> [EXTRACT TO READ]:
Lysobacter agri sp. nov., a bacterium isolated from soil

  • Hina Singh
  • KyungHwa Won
  • Juan Du
  • Jung-Eun Yang
  • Shahina Akter
  • Ki-Young Kim
  • Tae-Hoo YiEmail author
Original Paper

Abstract

A bacterial strain, designated as THG-SKA3T, was isolated from field soil of Kyung Hee University, South Korea. Cells of the isolate were observed to be Gram-negative, aerobic, rod-shaped and motile by gliding. The strain was found to grow optimally at 28 °C, at pH 7 and in absence of NaCl. Based on 16S rRNA gene sequence comparisons, strain THG-SKA3T shared highest sequence similarity with Lysobacter niastensis KACC 11588T followed by Lysobacter panacisoli KACC 17502T, Lysobacter enzymogenes LMG 8762T and Lysobacter oryzae KCTC 22249T. The G+C content of THG-SKA3T was determined to be 68.9 mol%. The DNA–DNA relatedness values between strain THG-SKA3T and its closest phylogenetic neighbors were below 25.0 %.The major polar lipids of strain THG-SKA3T were determined to be diphosphatidylglycerol, phosphatidylglycerol and phosphatidylethanolamine. The predominant respiratory quinone was identified as ubiquinone 8 (Q-8). The major cellular fatty acids were identified as branched chain iso-C15:0, iso-C16:0 and unsaturated iso-C17:1 ω9c. On the basis of polyphasic data presented, it is evident that strain THG-SKA3T represents a novel species of the genus Lysobacter, for which the name Lysobacter agri sp. nov. (type strain THG-SKA3T = KACC 18283T = CSCTCC AB 2015126T) is proposed.

> [PROMPT]: Condense the paragraph of the Lysobacter agri abstract that begins "A bacterial strain, designated as THG-SKA3T" into a bulleted list of its main facts.

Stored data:
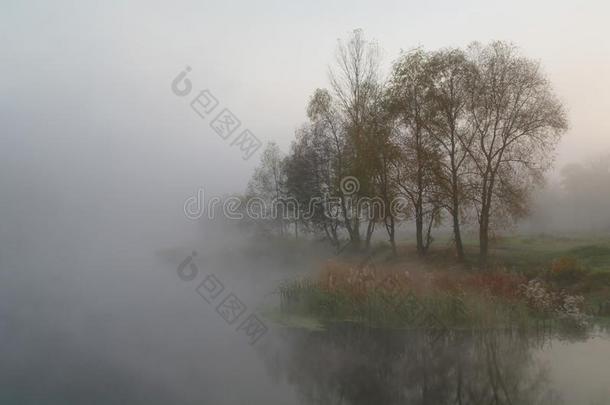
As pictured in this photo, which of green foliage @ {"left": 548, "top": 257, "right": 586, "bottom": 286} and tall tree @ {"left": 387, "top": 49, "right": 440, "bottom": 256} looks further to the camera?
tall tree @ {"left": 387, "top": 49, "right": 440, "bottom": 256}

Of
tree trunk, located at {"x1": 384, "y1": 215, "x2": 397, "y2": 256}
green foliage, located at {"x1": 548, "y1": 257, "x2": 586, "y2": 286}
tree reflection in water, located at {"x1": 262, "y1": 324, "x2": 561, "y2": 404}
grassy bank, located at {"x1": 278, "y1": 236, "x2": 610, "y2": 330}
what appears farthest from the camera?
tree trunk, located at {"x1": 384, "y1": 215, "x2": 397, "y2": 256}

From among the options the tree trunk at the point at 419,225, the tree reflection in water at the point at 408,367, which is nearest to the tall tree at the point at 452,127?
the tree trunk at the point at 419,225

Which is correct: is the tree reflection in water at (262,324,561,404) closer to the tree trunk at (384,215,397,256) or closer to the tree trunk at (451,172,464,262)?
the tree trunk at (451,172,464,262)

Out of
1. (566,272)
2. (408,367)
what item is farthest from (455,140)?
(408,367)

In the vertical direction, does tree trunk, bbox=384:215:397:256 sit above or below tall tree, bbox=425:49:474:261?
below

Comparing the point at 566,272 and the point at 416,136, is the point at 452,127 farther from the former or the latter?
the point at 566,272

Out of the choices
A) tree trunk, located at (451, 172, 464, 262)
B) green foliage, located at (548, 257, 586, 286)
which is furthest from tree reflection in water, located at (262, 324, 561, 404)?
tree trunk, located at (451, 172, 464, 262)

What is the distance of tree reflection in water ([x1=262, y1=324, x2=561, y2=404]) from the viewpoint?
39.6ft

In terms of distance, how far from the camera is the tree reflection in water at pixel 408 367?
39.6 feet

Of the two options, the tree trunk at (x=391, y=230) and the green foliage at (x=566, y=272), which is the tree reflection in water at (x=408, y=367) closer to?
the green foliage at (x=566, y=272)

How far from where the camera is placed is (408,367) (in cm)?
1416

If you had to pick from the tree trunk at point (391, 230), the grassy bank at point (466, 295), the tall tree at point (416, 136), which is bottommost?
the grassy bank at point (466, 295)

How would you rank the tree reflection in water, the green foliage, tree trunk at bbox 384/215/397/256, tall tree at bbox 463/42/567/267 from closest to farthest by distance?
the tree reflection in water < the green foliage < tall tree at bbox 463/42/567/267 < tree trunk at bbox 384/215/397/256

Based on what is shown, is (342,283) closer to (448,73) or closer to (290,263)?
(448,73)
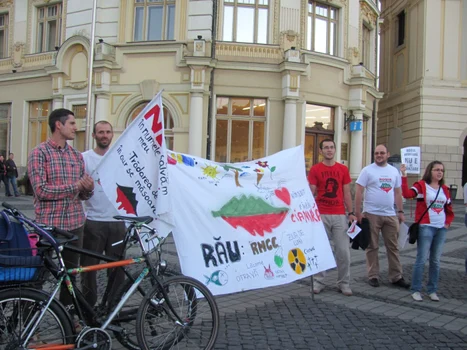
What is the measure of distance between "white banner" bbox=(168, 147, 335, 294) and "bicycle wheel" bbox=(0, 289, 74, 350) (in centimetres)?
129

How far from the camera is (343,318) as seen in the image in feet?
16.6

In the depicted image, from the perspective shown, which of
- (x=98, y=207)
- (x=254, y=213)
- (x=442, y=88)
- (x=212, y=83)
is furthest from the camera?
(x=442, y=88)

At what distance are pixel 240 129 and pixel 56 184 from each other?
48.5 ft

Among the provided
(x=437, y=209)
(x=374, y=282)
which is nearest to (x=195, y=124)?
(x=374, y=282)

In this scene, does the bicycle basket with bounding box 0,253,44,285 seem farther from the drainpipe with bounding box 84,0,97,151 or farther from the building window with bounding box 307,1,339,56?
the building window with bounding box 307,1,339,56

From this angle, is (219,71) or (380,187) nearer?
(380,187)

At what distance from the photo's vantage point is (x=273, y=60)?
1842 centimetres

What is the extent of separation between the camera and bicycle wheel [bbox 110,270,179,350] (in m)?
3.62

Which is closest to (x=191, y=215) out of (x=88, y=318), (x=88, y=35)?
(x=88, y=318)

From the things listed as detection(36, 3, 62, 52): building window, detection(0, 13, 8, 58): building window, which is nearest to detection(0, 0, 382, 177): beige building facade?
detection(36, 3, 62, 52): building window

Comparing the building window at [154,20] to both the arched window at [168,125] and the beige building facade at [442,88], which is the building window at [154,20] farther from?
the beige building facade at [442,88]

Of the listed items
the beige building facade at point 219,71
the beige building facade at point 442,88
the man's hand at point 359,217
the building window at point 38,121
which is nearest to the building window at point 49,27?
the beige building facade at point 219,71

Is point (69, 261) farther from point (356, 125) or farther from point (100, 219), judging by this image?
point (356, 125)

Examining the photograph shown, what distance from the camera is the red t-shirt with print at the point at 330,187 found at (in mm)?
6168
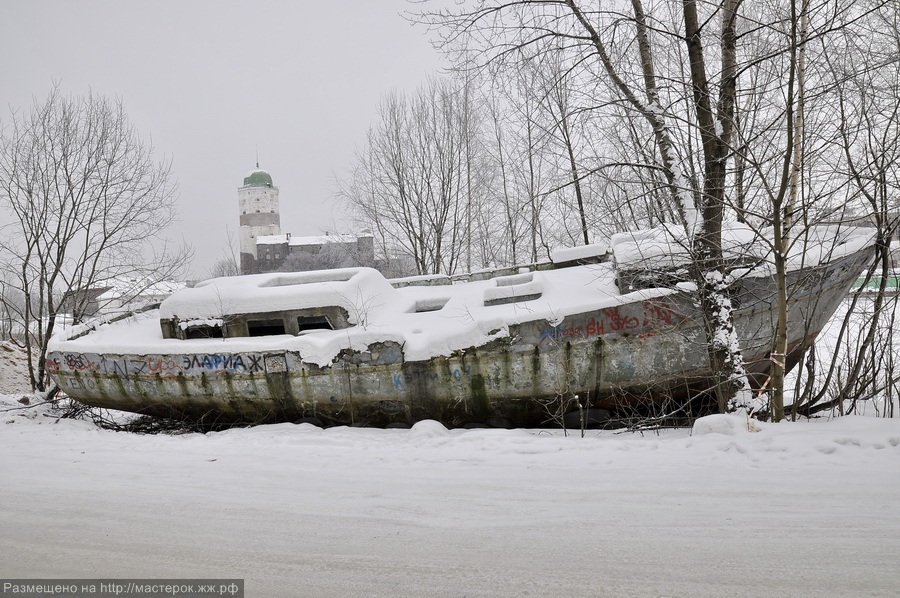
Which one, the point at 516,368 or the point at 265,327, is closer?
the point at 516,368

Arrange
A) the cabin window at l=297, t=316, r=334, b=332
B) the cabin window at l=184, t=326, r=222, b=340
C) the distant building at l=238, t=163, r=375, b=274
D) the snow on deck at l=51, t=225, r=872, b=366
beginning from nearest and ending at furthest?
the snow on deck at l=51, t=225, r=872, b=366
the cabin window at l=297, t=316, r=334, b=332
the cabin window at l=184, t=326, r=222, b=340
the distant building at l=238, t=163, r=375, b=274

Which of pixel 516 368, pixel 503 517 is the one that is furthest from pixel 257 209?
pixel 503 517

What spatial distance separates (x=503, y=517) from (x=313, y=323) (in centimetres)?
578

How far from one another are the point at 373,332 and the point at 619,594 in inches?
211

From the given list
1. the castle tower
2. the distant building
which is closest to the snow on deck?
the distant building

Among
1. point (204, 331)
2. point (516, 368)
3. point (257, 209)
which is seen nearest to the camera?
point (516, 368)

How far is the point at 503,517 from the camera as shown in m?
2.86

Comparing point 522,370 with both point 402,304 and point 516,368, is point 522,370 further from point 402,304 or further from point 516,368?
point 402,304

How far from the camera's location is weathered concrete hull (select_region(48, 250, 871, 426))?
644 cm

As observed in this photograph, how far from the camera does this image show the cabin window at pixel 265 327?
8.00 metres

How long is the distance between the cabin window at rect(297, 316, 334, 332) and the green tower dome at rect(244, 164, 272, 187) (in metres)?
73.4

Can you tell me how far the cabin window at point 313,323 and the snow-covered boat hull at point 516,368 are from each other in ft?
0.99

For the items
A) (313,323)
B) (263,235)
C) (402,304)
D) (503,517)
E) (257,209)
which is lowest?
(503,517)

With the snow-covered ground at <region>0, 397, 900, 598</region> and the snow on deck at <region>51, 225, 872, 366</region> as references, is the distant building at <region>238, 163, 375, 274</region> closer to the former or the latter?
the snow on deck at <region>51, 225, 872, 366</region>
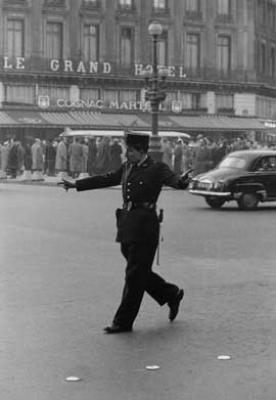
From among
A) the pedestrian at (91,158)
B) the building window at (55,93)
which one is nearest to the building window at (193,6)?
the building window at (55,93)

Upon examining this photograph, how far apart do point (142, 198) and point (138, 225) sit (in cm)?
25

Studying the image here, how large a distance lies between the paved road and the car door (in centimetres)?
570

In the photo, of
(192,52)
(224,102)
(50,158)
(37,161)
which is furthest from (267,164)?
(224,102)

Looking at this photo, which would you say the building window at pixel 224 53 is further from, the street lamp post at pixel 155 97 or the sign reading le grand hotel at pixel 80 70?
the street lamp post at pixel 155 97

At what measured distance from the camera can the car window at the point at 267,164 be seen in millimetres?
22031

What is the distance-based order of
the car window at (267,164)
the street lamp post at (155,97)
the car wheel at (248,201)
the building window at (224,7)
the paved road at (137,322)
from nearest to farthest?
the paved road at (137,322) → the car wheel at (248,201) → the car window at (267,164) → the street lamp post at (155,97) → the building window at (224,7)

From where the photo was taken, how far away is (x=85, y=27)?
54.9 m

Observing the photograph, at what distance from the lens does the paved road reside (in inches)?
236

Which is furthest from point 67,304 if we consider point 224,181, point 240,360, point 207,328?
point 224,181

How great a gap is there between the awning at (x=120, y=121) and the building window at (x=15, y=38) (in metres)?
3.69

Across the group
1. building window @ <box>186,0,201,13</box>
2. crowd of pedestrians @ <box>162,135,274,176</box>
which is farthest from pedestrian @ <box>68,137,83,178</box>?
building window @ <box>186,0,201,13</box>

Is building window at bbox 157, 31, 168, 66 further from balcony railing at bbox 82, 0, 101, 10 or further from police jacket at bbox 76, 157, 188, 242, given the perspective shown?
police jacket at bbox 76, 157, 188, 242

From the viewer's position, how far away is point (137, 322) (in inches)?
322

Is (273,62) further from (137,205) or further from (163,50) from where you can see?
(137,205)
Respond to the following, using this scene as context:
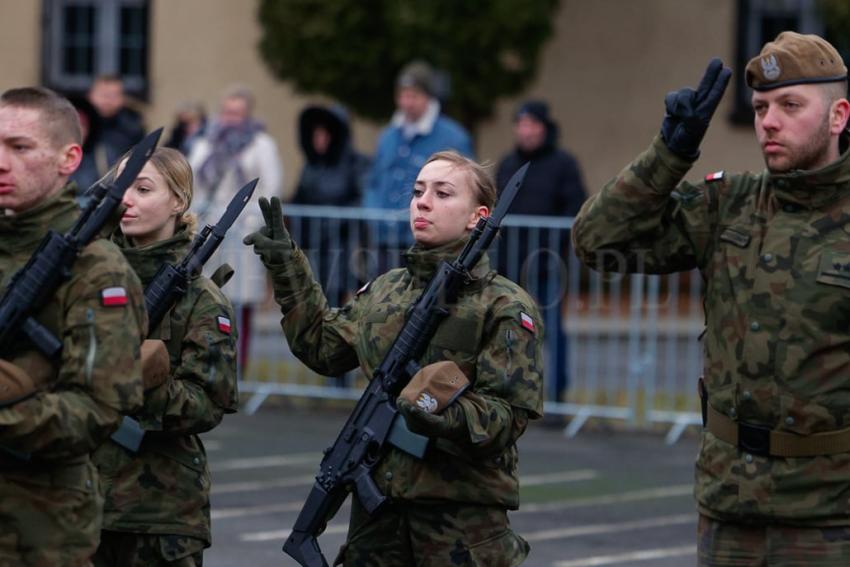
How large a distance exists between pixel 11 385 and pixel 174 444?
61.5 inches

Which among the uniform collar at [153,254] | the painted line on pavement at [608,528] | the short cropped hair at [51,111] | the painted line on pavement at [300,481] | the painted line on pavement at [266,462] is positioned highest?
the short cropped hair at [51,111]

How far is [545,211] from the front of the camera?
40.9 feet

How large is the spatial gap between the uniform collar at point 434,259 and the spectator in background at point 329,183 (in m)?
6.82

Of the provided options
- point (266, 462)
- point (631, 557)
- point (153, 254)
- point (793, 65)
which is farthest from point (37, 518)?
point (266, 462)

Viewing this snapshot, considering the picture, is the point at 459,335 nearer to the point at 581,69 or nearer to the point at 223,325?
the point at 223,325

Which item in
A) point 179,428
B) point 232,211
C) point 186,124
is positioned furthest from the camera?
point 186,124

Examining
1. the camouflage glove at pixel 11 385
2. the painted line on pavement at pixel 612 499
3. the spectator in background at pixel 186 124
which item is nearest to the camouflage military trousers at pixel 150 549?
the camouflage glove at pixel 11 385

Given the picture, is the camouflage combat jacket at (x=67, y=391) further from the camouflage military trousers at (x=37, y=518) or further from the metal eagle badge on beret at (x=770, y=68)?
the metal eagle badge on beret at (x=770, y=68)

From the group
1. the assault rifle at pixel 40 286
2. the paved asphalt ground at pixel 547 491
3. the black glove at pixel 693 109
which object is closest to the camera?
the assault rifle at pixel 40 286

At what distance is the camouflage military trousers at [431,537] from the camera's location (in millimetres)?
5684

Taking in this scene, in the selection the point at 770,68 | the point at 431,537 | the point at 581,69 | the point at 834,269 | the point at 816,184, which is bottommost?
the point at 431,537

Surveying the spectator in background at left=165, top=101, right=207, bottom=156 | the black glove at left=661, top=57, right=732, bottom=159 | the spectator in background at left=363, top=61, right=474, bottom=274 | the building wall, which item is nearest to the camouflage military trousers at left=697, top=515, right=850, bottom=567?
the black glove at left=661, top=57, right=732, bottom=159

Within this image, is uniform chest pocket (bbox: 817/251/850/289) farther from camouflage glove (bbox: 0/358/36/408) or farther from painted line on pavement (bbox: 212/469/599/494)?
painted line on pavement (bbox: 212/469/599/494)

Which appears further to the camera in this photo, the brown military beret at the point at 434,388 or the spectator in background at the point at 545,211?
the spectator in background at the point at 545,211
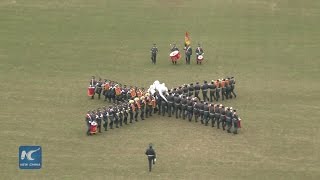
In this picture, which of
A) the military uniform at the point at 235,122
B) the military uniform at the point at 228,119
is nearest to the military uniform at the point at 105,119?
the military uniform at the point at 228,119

> [SOLUTION TO THE EXERCISE]:
- Strain THG-SKA3T was isolated from field soil of Kyung Hee University, South Korea.
- Cells are Gram-negative, aerobic, rod-shaped and motile by gliding.
- Optimal growth occurs at 28 °C, at pH 7 and without NaCl.
- By 16S rRNA gene sequence, its closest relatives are Lysobacter niastensis KACC 11588T, then L. panacisoli KACC 17502T, L. enzymogenes LMG 8762T and L. oryzae KCTC 22249T.
- G+C content is 68.9 mol%. DNA–DNA relatedness with the closest neighbors is below 25.0%.
- The major polar lipids are diphosphatidylglycerol, phosphatidylglycerol and phosphatidylethanolamine. The predominant quinone is ubiquinone 8 (Q-8).
- The major fatty acids are iso-C15:0, iso-C16:0 and iso-C17:1 ω9c.
- The strain is proposed as a novel species, Lysobacter agri sp. nov. (type strain THG-SKA3T = KACC 18283T = CSCTCC AB 2015126T).